Joseph M. Ortiz

Professor

The University of Texas at El Paso

Interviewed by Júlia Kaufmann, LALS MA’25, in February, 2024

Joseph M. Ortiz is the Dorrance D. Roderick Professor of English at the University of Texas at El Paso, where he teaches courses on Renaissance and comparative literature. He received a BA in English and Mathematics from Yale University and a PhD in English from Princeton University. He is the author of Broken Harmony: Shakespeare and the Politics of Music and Gordon Merrick and the Great Gay American Novel, as well as the editor of Shakespeare and the Culture of Romanticism. He is currently working on a monograph on the figuration of translation in epic poetry from Virgil to Milton.

How did you develop an interest in the humanities/humanistic social sciences, and what led you to your academic career? 
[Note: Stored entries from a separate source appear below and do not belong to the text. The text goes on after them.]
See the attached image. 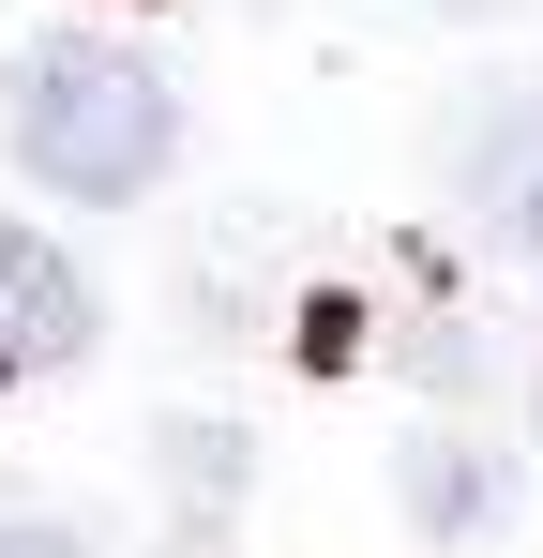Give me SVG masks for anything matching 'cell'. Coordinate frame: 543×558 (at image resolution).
<instances>
[{
	"instance_id": "6da1fadb",
	"label": "cell",
	"mask_w": 543,
	"mask_h": 558,
	"mask_svg": "<svg viewBox=\"0 0 543 558\" xmlns=\"http://www.w3.org/2000/svg\"><path fill=\"white\" fill-rule=\"evenodd\" d=\"M167 136H181L167 76H152L136 46H106V31H61V46L15 61V167H31L46 196L121 211V196L167 182Z\"/></svg>"
},
{
	"instance_id": "7a4b0ae2",
	"label": "cell",
	"mask_w": 543,
	"mask_h": 558,
	"mask_svg": "<svg viewBox=\"0 0 543 558\" xmlns=\"http://www.w3.org/2000/svg\"><path fill=\"white\" fill-rule=\"evenodd\" d=\"M90 332H106L90 272L46 242V227H0V377H76Z\"/></svg>"
},
{
	"instance_id": "3957f363",
	"label": "cell",
	"mask_w": 543,
	"mask_h": 558,
	"mask_svg": "<svg viewBox=\"0 0 543 558\" xmlns=\"http://www.w3.org/2000/svg\"><path fill=\"white\" fill-rule=\"evenodd\" d=\"M468 211H483L514 257H543V106H498V121L468 136Z\"/></svg>"
},
{
	"instance_id": "277c9868",
	"label": "cell",
	"mask_w": 543,
	"mask_h": 558,
	"mask_svg": "<svg viewBox=\"0 0 543 558\" xmlns=\"http://www.w3.org/2000/svg\"><path fill=\"white\" fill-rule=\"evenodd\" d=\"M408 529H423V544H483V529H498V453L423 438V453H408Z\"/></svg>"
},
{
	"instance_id": "5b68a950",
	"label": "cell",
	"mask_w": 543,
	"mask_h": 558,
	"mask_svg": "<svg viewBox=\"0 0 543 558\" xmlns=\"http://www.w3.org/2000/svg\"><path fill=\"white\" fill-rule=\"evenodd\" d=\"M167 468H181L167 483L181 513H242V468L257 453H242V423H167Z\"/></svg>"
},
{
	"instance_id": "8992f818",
	"label": "cell",
	"mask_w": 543,
	"mask_h": 558,
	"mask_svg": "<svg viewBox=\"0 0 543 558\" xmlns=\"http://www.w3.org/2000/svg\"><path fill=\"white\" fill-rule=\"evenodd\" d=\"M0 558H90L76 513H0Z\"/></svg>"
},
{
	"instance_id": "52a82bcc",
	"label": "cell",
	"mask_w": 543,
	"mask_h": 558,
	"mask_svg": "<svg viewBox=\"0 0 543 558\" xmlns=\"http://www.w3.org/2000/svg\"><path fill=\"white\" fill-rule=\"evenodd\" d=\"M438 15H514V0H438Z\"/></svg>"
}]
</instances>
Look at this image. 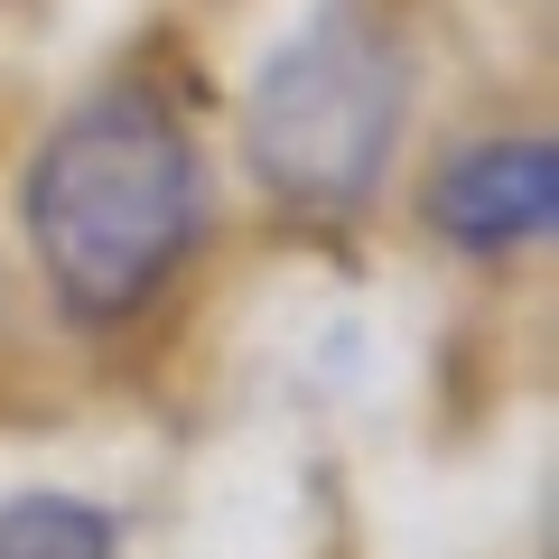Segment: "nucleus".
I'll return each mask as SVG.
<instances>
[{"mask_svg": "<svg viewBox=\"0 0 559 559\" xmlns=\"http://www.w3.org/2000/svg\"><path fill=\"white\" fill-rule=\"evenodd\" d=\"M411 131V47L373 0H318L242 94V168L280 215L355 224Z\"/></svg>", "mask_w": 559, "mask_h": 559, "instance_id": "nucleus-2", "label": "nucleus"}, {"mask_svg": "<svg viewBox=\"0 0 559 559\" xmlns=\"http://www.w3.org/2000/svg\"><path fill=\"white\" fill-rule=\"evenodd\" d=\"M559 224V150L550 131H485L466 150H448L429 178V234L457 242L476 261L532 252Z\"/></svg>", "mask_w": 559, "mask_h": 559, "instance_id": "nucleus-3", "label": "nucleus"}, {"mask_svg": "<svg viewBox=\"0 0 559 559\" xmlns=\"http://www.w3.org/2000/svg\"><path fill=\"white\" fill-rule=\"evenodd\" d=\"M205 150L159 84H94L20 168V234L66 318L121 326L205 242Z\"/></svg>", "mask_w": 559, "mask_h": 559, "instance_id": "nucleus-1", "label": "nucleus"}, {"mask_svg": "<svg viewBox=\"0 0 559 559\" xmlns=\"http://www.w3.org/2000/svg\"><path fill=\"white\" fill-rule=\"evenodd\" d=\"M0 559H121V540L84 495H0Z\"/></svg>", "mask_w": 559, "mask_h": 559, "instance_id": "nucleus-4", "label": "nucleus"}]
</instances>
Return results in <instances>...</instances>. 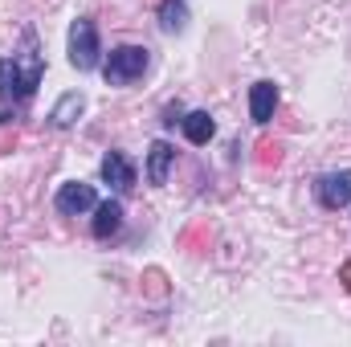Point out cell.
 Returning a JSON list of instances; mask_svg holds the SVG:
<instances>
[{
    "instance_id": "obj_1",
    "label": "cell",
    "mask_w": 351,
    "mask_h": 347,
    "mask_svg": "<svg viewBox=\"0 0 351 347\" xmlns=\"http://www.w3.org/2000/svg\"><path fill=\"white\" fill-rule=\"evenodd\" d=\"M25 49L12 53V58H0V102H25L33 98V90L41 86V74H45V62L37 53V33L25 29Z\"/></svg>"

I actually started college as a math major (my BA is in both English and math), but early in my college career I realized I was much more passionate about my literature classes than my math and physics classes. The literature we read (Homer, Virgil, Dante, Joyce) seemed to be getting at big questions that I had only started to realize there. I wanted to keep reading and studying these texts, especially their relationship to each other. I was fascinated with the way that writers “spoke” to other writers within their own works—and the way that they sometimes imagined these writers speaking back to them.

 

What advice do you have for students to succeed in their future career paths? 

Show up. It’s a cliché, but it’s true. Many of the opportunities I’ve had in my career stemmed from classes or events that I attended with no particular agenda in mind. Sometimes a chance meeting with a scholar in your field can lead to a professional opportunity, or a reference that someone mentions in a lecture can be the inspiration that leads to a new research project.

 

Could you tell us about some of the research projects you have currently underway? 

At the moment I’m writing a conference paper on Shakespeare’s poetic meter in the sonnets. I’m interested in how Shakespeare thinks about classical meter (i.e., ancient Greek and Latin poetry) and the impossibility of replicating its effects in English—for Shakespeare this is both a limitation and an opportunity to distinguish himself. Like many of my other projects, this grows out of my interest in the relationship between literature and music. My dissertation (which became my first book) was on music and Shakespeare, and since then I keep returning to poems and plays that reflect on their status as sound objects.

 

How could this research impact the humanities/humanistic social sciences? 

 

My BIG project (which I hope to finish in the next few years) is a book on the figuration of translation in classical and Renaissance epic. For a long time I’ve suspected that Virgil, the preeminent classical Latin poet, is pessimistic about his own ability to “translate” Greek Homeric epic to Latin. At some level he is skeptical about his ability to understand Homer truly. I think that Renaissance poets pick up on this skepticism, and it stokes their own pessimism about whether they are reading classical texts “correctly” or are simply projecting their own fantasies onto them. I think this research could impact the humanities today since it can help us think about our own historicist practices of reading and researching. What are we really doing when we study old texts? Are we uncovering a history that earlier people experienced, or are we using these texts to work through our own, modern issues?

 

What are you passionate about in your field? 

I’ll be honest—I’m a huge nerd. I love studying old books, especially when I get to handle the original versions (at the Folger Shakespeare Library in Washington, or at the British Library in London). I love finding something in these books that hasn’t been noticed before—a reference, an allusion, a notation—and realizing that it tells me something about what the author read or thought.